Первые дни я была благодарна Майки за то, что он встал у руля. Я не могла думать, не могла дышать, не могла существовать, так мне было больно. Но все проходит, даже боль. Когда мы в спешке покидали нашу лондонскую квартиру, я совсем забыла о камерах. Вспомнила я о них только после звонка Джули.
Я никогда о ней не слышала. Майки никогда не упоминал ее имени, а оказалось, он провел в приемной семье Джули пять лет до поступления в университет. Она через кого-то нашла мой номер и позвонила потому, что была испугана. Майки, который никогда ей не звонил, который не кинул ни весточки с момента своего переезда в университетский кампус, вдруг заявился на пороге дома Джули и завел разговор, сильно встревоживший пожилую даму.
Майки, нервно закуривая сигарету за сигаретой — дома он никогда не курил, я даже не знала, что он курит в принципе — выспрашивал у Джули, через которую прошло множество приемных детей, как сделать так, чтобы ребенок перестал плакать. Джули попыталась успокоить Майки — испытание младенческими коликами не миновало почти ни одних родителей, это просто нужно было перетерпеть.
Майки не хотел ничего слушать. Он все бормотал, что с мальчиками, которые плачут, всегда случаются плохие вещи, — так говорила его мать. Джули даже хотела вызвать ему скорую — он выглядел как человек на грани нервного срыва, которому срочно необходимо успокоительное. Но Майки ушел так же стремительно, как и пришел.
Майки не отвечал на ее звонки, а на то, чтобы найти мой номер через череду дальних знакомых у Джули ушло три недели. Она позвонила, когда было уже слишком поздно. Впрочем, я ее не виню — она сделала, что могла.
Когда Джули взяла мальчишку в свою приемную семью, она прочла его дело, и ужаснулась. Когда Джули рассказала мне о родителях Майки, ужаснулась я. Там было почти клише из фильма ужасов. Запуганная мать, вымещавшая злобу на маленьком сыне. Агрессивный, психически нестабильный алкоголик-отец, каждый вечер уговаривавший бутылку водки и крушивший все вокруг себя. Такие истории редко хорошо заканчиваются.
Майки плакал, когда его била мать. Плакал, когда мать бил отец. Слыша его плач, отец зверел и начинал избивать и Майка тоже. Мать муштровала Майки, пытаясь научить сдерживать слезы. С маленькими мальчиками, которые плачут, случаются страшные вещи. Она приучала Майки к строгому режиму — к девяти, когда отец возвращался домой, он уже должен был спать. Чтобы не отсвечивать.

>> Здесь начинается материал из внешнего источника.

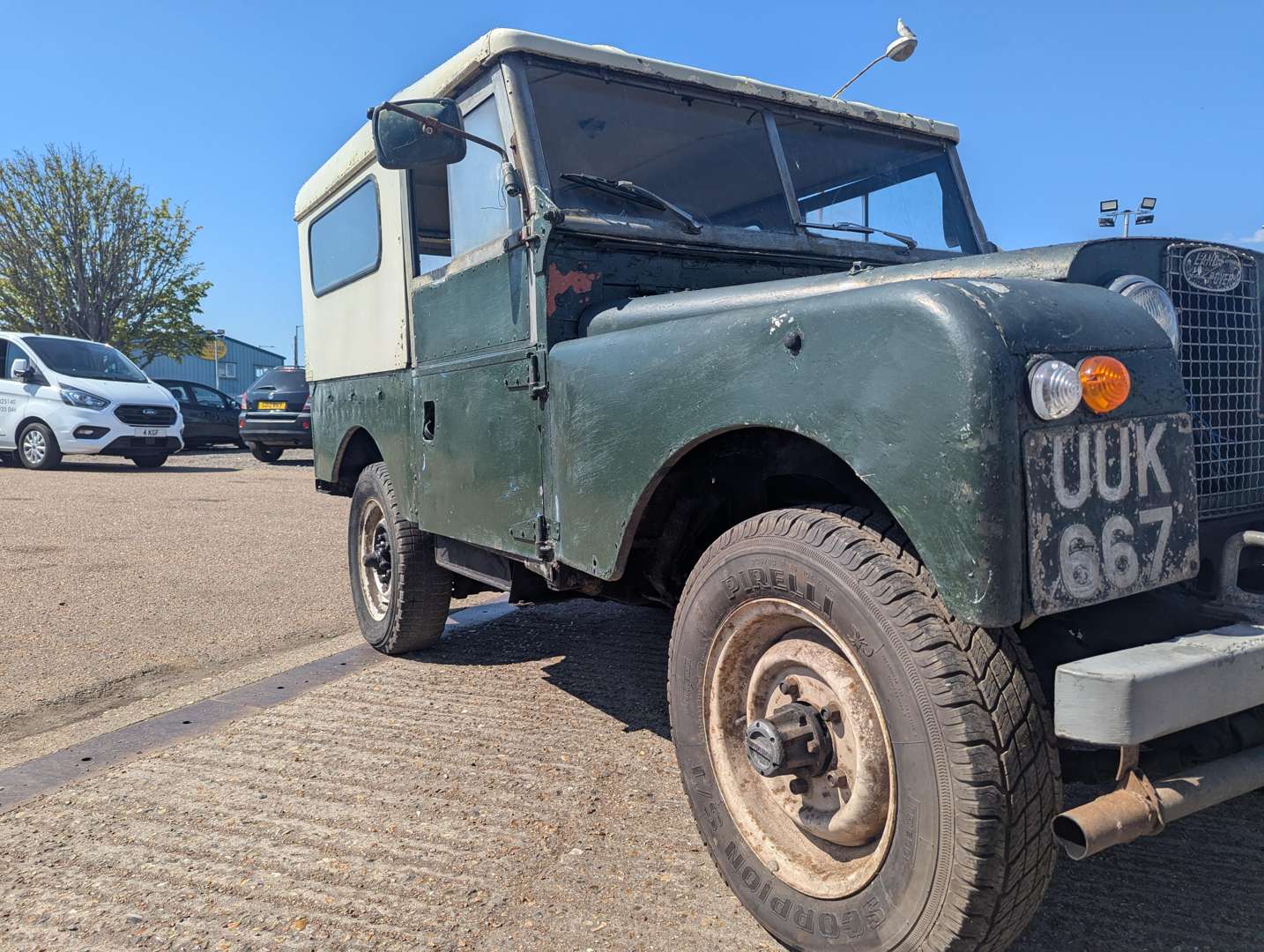 <p>1957 LAND ROVER HARD TOP SERIES I</p>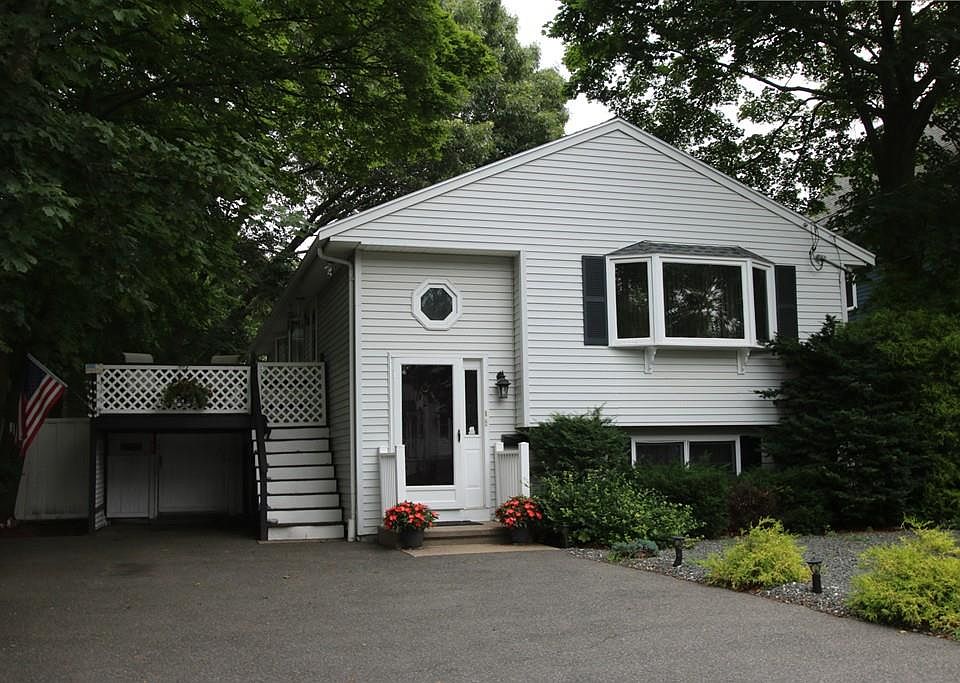 1st image of 159 Essex St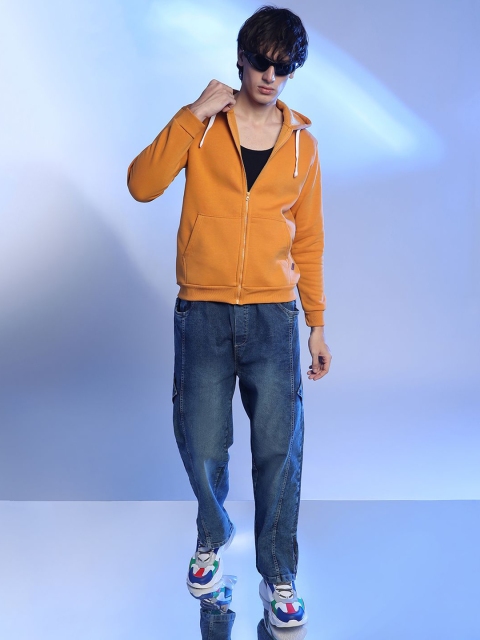 Campus Sutra Men Solid Hooded Sweatshirt - Image 5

Не плакать. Не провоцировать.
В ту ночь Майки не заснул в девять. Ему ужасно захотелось последний кусочек вчерашнего пирога, который стоял в холодильнике. Он прокрался по лестнице вниз. По пути на кухню, он заглянул в родительскую спальню. Там на полу лежала его мать. Ее глаза были широко открыты, а на шее расплывались следы кровоподтеков. Изо рта вывалился ставший чернильным язык. Развалившись на кровати, отец смотрел какое-то комедийное шоу и оглушительно хохотал. В его руке была почти пустая бутылка водки.
Маленький Майки всхлипнул раз, два, а потом разревелся во весь голос. Отец медленно поднялся с кровати.
«Жизнь, Майки, чудовищно несправедлива. Поэтому втяни обратно свои сопли и вертись, вертись, как можешь!»
Разве он его не предупреждал, что ненавидит, когда мальчишки плачут?
Спасли Майки совершенно случайно. Мальчик так и не научился молчать, и пока отец тащил его в ванную, орал, как резаный. Он почти утонул, когда в дом, наконец, ворвались вызванные перепуганными соседями полицейские. Потом были приемные семьи, последней из которых стала семья Джули, назначенные государством психологи, и, вроде бы, прошлое осталось в прошлом.
Милейшая Джули встревоженным голосом порекомендовала мне все-таки поговорить с мужем. Мало ли, старые травмы иногда выстреливают. У меня не хватило сил сказать ей, что травмы уже выстрелили. Я вежливо поблагодарила Джули, и повесила трубку.
Мои худшие опасения оправдались. На записях с видеокамер, которые после этого разговора я, наконец, решилась посмотреть, видно все, что произошло в тот день. Майки заходит в квартиру, проходит в ванную комнату, и через минуту выходит обратно. Он покидает квартиру, а затем заходит обратно всего через пять минут. Как будто в первый раз за день.